**TASKS FOR THIS EXERCISE:**
**A.** Answer these questions using the stylesheet error post:
(i) What error message appeared after backslashes were added before { and }?
(ii) What does the writer get when trying to display the source?
(iii) What value does the href attribute hold in the xml-stylesheet line of the example?
**B.** Decide whether each statement agrees with the stylesheet error post, and quote the words that settle it:
(i) The error message reports the line and token where the problem occurs.
(ii) The stylesheet in the example is declared as version 1.0.
(iii) The English rendering of the error message is presented as certain.
**C.** Reproduce the stylesheet error post word for word. Begin at the words "What makes things" and stop after "an empty window.".

**TEXT SEGMENT:**
Fehler beim Laden des Stylesheets: XPath-Verarbeitungsfehler: Binärer Operator erwartet:

(In English (most likely): "Error loading stylesheets: XPath processing error: Binary Operator expected:")

I completely fail to understand how to debug this, what triggers the error, and how to fix it (when I added backslashed before { and }I got a different error message, saying "Invalid character found:").

What makes things harder to understand is that any details (like line, token) are absent in the error message, and when I try to display the source, I only get an empty window.

Almost Minimal Example

<?xml version="1.0"?>
<?xml-stylesheet type="text/xsl" href="#default"?>
<xsl:stylesheet id="default" version="1.0"
        xmlns:xsl="http://www.w3.org/1999/XSL/Transform"
        xmlns:test="test"

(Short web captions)

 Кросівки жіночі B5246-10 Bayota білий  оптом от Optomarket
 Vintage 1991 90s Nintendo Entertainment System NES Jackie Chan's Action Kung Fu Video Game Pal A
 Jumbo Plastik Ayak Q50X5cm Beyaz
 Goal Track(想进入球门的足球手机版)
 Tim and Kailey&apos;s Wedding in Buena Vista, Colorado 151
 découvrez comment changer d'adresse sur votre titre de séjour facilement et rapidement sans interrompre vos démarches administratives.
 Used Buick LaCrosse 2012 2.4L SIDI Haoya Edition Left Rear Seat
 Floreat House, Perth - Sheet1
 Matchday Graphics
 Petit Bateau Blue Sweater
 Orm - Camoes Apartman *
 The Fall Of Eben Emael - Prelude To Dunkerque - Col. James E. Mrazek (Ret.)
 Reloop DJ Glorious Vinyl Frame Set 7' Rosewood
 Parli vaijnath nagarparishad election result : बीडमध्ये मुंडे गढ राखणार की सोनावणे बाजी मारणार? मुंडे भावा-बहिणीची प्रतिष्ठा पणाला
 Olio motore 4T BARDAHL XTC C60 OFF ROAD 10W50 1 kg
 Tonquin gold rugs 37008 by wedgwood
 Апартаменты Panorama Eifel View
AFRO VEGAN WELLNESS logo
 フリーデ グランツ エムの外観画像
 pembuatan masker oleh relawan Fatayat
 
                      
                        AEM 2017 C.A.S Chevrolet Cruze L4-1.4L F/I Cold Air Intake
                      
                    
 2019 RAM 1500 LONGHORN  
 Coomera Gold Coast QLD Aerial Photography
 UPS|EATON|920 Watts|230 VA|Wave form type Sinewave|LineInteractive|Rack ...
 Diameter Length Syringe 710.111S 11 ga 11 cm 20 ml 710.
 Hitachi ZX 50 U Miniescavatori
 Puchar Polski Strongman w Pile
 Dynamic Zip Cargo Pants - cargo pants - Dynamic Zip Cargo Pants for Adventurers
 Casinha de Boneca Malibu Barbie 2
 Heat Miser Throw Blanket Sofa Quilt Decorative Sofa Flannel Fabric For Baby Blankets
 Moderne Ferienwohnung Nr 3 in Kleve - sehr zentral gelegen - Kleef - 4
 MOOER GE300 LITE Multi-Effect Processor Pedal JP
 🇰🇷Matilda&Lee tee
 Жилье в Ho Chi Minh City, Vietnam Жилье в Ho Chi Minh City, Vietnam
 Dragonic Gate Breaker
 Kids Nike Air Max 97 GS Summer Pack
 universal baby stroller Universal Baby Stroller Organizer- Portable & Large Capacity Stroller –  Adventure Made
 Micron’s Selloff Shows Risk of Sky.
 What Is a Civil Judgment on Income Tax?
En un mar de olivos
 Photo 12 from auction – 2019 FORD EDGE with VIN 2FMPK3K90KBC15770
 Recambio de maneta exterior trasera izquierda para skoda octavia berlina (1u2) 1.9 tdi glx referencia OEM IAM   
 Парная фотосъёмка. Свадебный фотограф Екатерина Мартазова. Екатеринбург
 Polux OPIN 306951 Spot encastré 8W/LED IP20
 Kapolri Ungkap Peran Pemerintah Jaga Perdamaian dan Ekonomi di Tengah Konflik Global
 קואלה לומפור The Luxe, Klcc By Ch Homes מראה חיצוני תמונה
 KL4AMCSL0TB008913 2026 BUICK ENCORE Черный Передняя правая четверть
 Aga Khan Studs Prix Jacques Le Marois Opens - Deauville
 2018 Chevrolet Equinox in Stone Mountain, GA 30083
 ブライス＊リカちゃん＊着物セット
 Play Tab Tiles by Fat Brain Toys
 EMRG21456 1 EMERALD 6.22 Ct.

**SOLUTIONS TO EACH TASK:**
**A.**
(i) "Invalid character found:"
(ii) Only an empty window.
(iii) "#default"

**B.**
(i) No: "any details (like line, token) are absent in the error message"
(ii) Yes: "version="1.0""
(iii) No: "In English (most likely)"

**C.**
What makes things harder to understand is that any details (like line, token) are absent in the error message, and when I try to display the source, I only get an empty window.